The Defence Minister Shri AK Antony, who chaired the Council meeting, said the only way forward for the country is rapid indigenization of defence products, with both the public and the private sectors playing pivotal roles in this endeavour. Shri Antony said the government will make all efforts to create genuine level playing field for Indian manufacturing industries vis-à-vis Global Players.
Following are the highlights of the amendments to the DPP-2011:
1. Prioritisation of Various Categories for Capital Acquisitions under Defence Procurement Procedure
Preference for indigenous procurement in the Defence Production Policy 2011 has now been made a part of DPP through an amendment that provides for a preferred order of categorisation, with global cases being a choice of last resort. The order of preference, in decreasing order, shall be: (1) “Buy (Indian)”; (2) “Buy & Make (Indian)”; (3) “Make”; (4) “Buy & Make with ToT”; and (5) “Buy (Global)”. Any proposal to select a particular category must now state reasons for excluding the higher preferred category/ categories.

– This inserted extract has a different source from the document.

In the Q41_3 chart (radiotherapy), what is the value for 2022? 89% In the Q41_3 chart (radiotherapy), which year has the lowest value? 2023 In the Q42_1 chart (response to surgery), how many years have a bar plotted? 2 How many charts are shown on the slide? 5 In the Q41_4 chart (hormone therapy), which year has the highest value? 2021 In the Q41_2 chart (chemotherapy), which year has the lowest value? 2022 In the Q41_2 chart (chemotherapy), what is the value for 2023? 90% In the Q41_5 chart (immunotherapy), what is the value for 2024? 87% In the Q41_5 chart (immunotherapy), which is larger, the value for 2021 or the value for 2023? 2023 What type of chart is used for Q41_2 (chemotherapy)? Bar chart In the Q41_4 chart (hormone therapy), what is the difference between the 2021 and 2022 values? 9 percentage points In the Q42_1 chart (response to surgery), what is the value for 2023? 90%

2. Release of Public Version of Long Term Integrated Perspective Plan (LTIPP)
The DAC has approved the release of a public version of its 15-year perspective document (LTIPP), outlining the “Technology Perspective and Capability Roadmap” (TPCR) against LTIPP 2012-2027. The TPCR will provide useful guidance to the Indian Defence Industry for boosting its infrastructural capabilities and directing its R&D and technology investments.
3. Maintenance ToT (MToT) no longer through Nomination
MToT has been hitherto reserved largely for OFB and DPSUs through the nomination process. A DPP amendment has been approved that does away with nomination by Department of Defence Production and facilitates selection of MToT partners by Indian bidders. This measure is expected to have a positive impact on private sector participation in maintenance, repairs and overhaul work.
4. Advance Consultations for “Make” Procedure
The DAC has approved an amendment mandating consultations to begin sufficiently in advance of actual procurement by Service Head Quarters (SHQs), so that capital acquisition plans can be translated into national defence R&D and production plans. In addition, a high-level Committee has also been constituted for simplification of “Make” procedures, with a view to unleash the full potential of this important category.
5. Simplification of “Buy & Make (Indian)” Procedure
The DAC has approved an amendment further simplifying this complex category. Its procedures have been brought on par with other categorisations, resulting in faster processing of cases under this category.
6. Clear Definition of Indigenous Content
Increased indigenisation is important for our Armed Forces, in order that they have access to reliable supply chains in times of urgent need. Indigenous content has now been defined in an unambiguous manner, providing requisite clarity and a common understanding.
7. Ensuring faster progress in “Make” and “Buy & Make (Indian)” cases
The Ministry has a limited number of acquisition cases under “Make” and “Buy & Make (Indian)” categories, with an estimated value of Rs. 1,20,000 crore. Instructions have been issued for speedier conclusion of these cases.
8. Defence Items List
Indian defence industry was opened up in May 2001 for 100% private sector participation subject to licensing. The Defence Items List has been finalised by the Ministry and sent to DIPP for notification, which will bring required clarity in the licensing process.
9.Licensing for Dual Use Items
The Ministry has categorically clarified to DIPP that dual-use items will not require licensing, thereby bringing added clarity to the licensing process.
10.Consultations on Security Guidelines for Indian Defence Industry
Draft Security Guidelines that will apply to all licensed defence industries have been circulated for consultations with various stakeholders. It is expected that a complete security framework for Indian private industries participating in defence cases will be in place in the near future.
11. Resolution of Tax-related Issues
Resolution of deemed exports status for certain defence projects and rationalisation of tax and duty structures impinging on the Indian defence industry has been taken up by the MoD with the Ministry of Finance.
12. Funds for MSMEs in the Defence Sector
The Defence Production Policy 2011 requires the setting-up of a fund to provide necessary resources for development of defence equipment. In order to ensure regular supply of funds to MSMEs involved in manufacturing of defence products, SIDBI has decided to earmark an amount of Rs. 500 crore for providing loans, and further, a fund of Rs. 50 crore for equity support out of “India Opportunities Fund” managed by its subsidiary, namely, SIDBI Venture Capital Ltd.
13. Efficiency and Transparency in Defence Procurement
A stipulation to freeze the SQRs before the “Acceptance of Necessity” (AoN) stage has been accorded, and the validity of AoN has also been reduced from two years to one year. These measures are expected to expedite the acquisition process and increase transparency.
14. Enhanced Delegation of Financial Powers
The financial powers of Service Chiefs/ DG Coast Guard have been enhanced from Rs. 50 crore to Rs. 150 crore for capital acquisition cases.
15.Powers to DAC
Approval for all deviations from the Defence Procurement Procedure will henceforth be sought from the Defence Acquisition Council instead of the Defence Minister.